THE REQUEST: Can you reproduce the hyperbola thread word for word, beginning at the words "I need help" and stopping after "(1, -3), right?"?

SOURCE TEXT:
__________________________________________________

Question

I need help with hyperbolas please? Posting the hyperbola equations and questions in the comments.

Answer 1

x^2 - y^2 = 1

Answer 2

\[\frac{ (x-1)^{2} }{ 2 }-\frac{ (y+3)^{2} }{ 2 }=1\]

Answer 3

The center of the hyperbola is (1, -3), right?

Answer 4

yes

Answer 5

Also, I need to find the lengths of the transverse and conjugate axes, the slopes of the asymptotes, and the foci, but I'm really not quite sure how to do that...

Answer 6

the slope of the asymptotes is the easiest part
if you have
\[\frac{(x-h)^2}{a^2}-\frac{(y-k)^2}{b^2}=1\] the slopes are \(m=\pm\frac{a}{b}\) in this case \(\pm1\)

Answer 7

Oh my, I wrote the equation wrong, a^2 should be 64 and b^2 should be 81.

Answer 8

So, then the slopes of the asymptotes will be 64/81? or would that be vice versa, 81/64? is a always greater than b?

__________________________________________________

DATA:
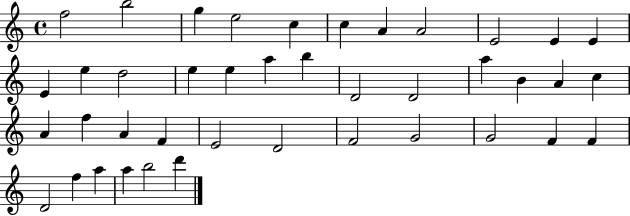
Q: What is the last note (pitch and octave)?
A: D6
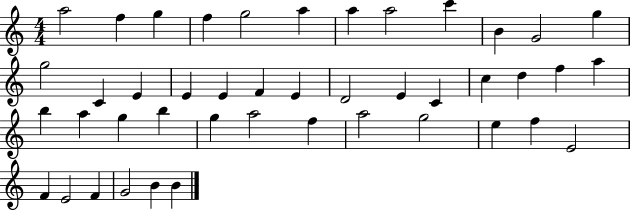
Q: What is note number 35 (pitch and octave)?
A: G5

__________________________________________________

EXPECTED ANSWER:
I need help with hyperbolas please? Posting the hyperbola equations and questions in the comments.

Answer 1

x^2 - y^2 = 1

Answer 2

\[\frac{ (x-1)^{2} }{ 2 }-\frac{ (y+3)^{2} }{ 2 }=1\]

Answer 3

The center of the hyperbola is (1, -3), right?